Tuesday, December 08, 2009

Government Breach of Plea Agreement is Plain Error Requiring Reversal

US v. Dawson: Dawson was charged with conspiracy to distribute crack and powder cocaine. He entered into a plea agreement in which the Government agreed to recommend that Dawson receive a two-level offense level reduction for his minor role in the conspiracy. The parties agreed that the final determination of the issue was left to the district court and that the terms of the plea agreement did not bind the court at sentencing. The PSR did not include the reduction and neither party objected to its absence. At sentencing, Dawson did not argue for a reduction, but did argue for a sentence reflecting the fact that he was not a leader or organizer of the conspiracy. The Government countered that he was "critical" to the conspiracy. The district court sentenced Dawson to 70 months in prison, the bottom of the Guideline range calculated without a minor role reduction. In doing so, it noted that Dawson was a "key player" in the conspiracy.
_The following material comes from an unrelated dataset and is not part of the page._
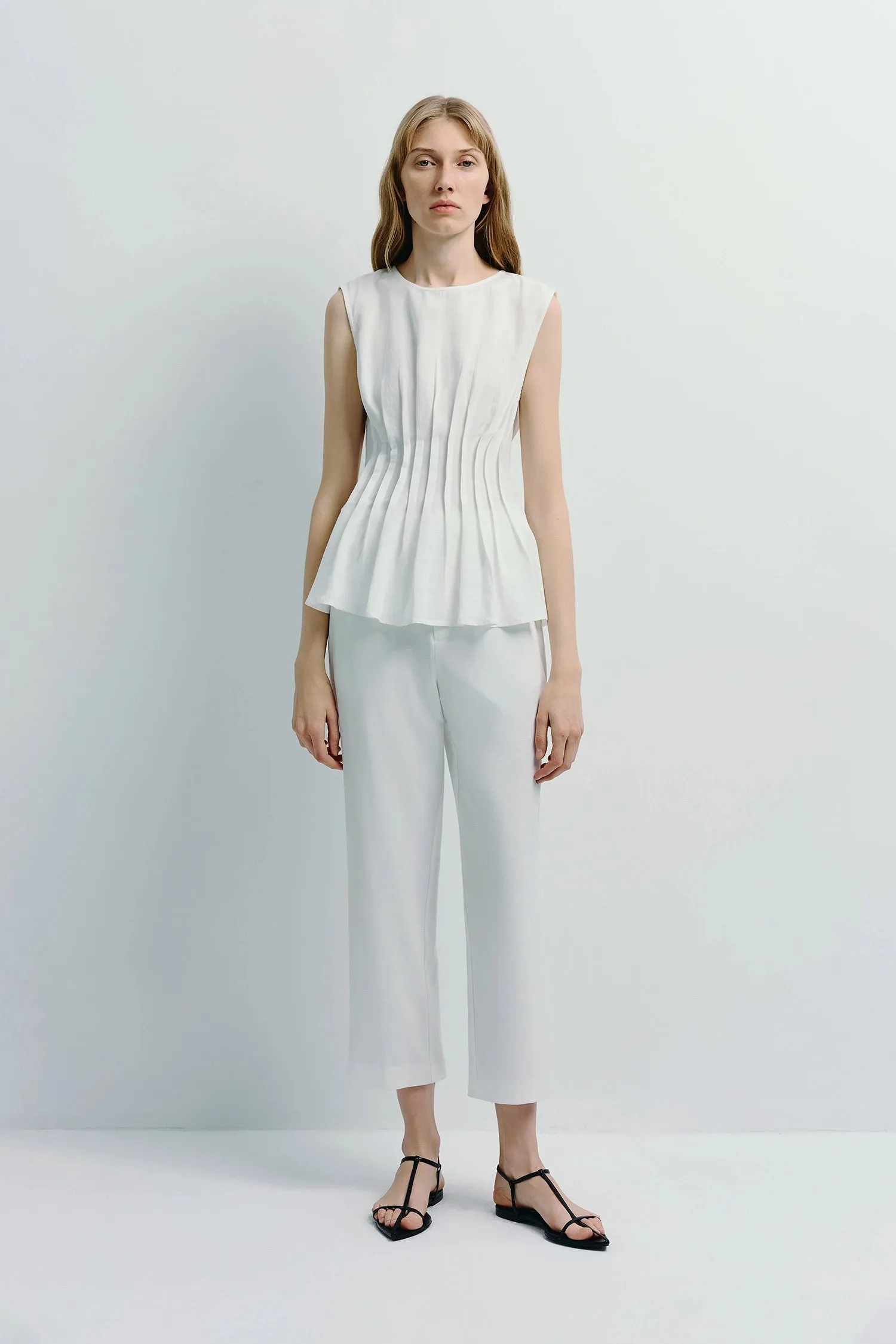 Giulietta Pintuck Top sold by Rue Sophie product image thumbnail 5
On appeal, Dawson sought resentencing based on the Government's breach of its promise in the plea agreement to recommend a minor role reduction. Applying plain error review (because Dawson did not object to the Government's breach at sentencing), the Fourth Circuit vacated Dawson's sentence and remanded for resentencing. The Government's concession that it breached established that there was error and that it was plain. The court went on to conclude that Dawson's substantial rights were affected because the error affected the sentence imposed by the district court, done as it was based on a Guideline range without the minor role reduction and based, at least partly, on the Government's breaching argument about Dawson's role in the conspiracy. Finally, the court decided to notice the error as the kind that affects the integrity of the judicial system, rejecting the Government's argument that the failure of Dawson and the Government to mention to agreement at sentencing operated as some sort of de facto modification to the plea agreement (which, itself, required all modifications to be in writing).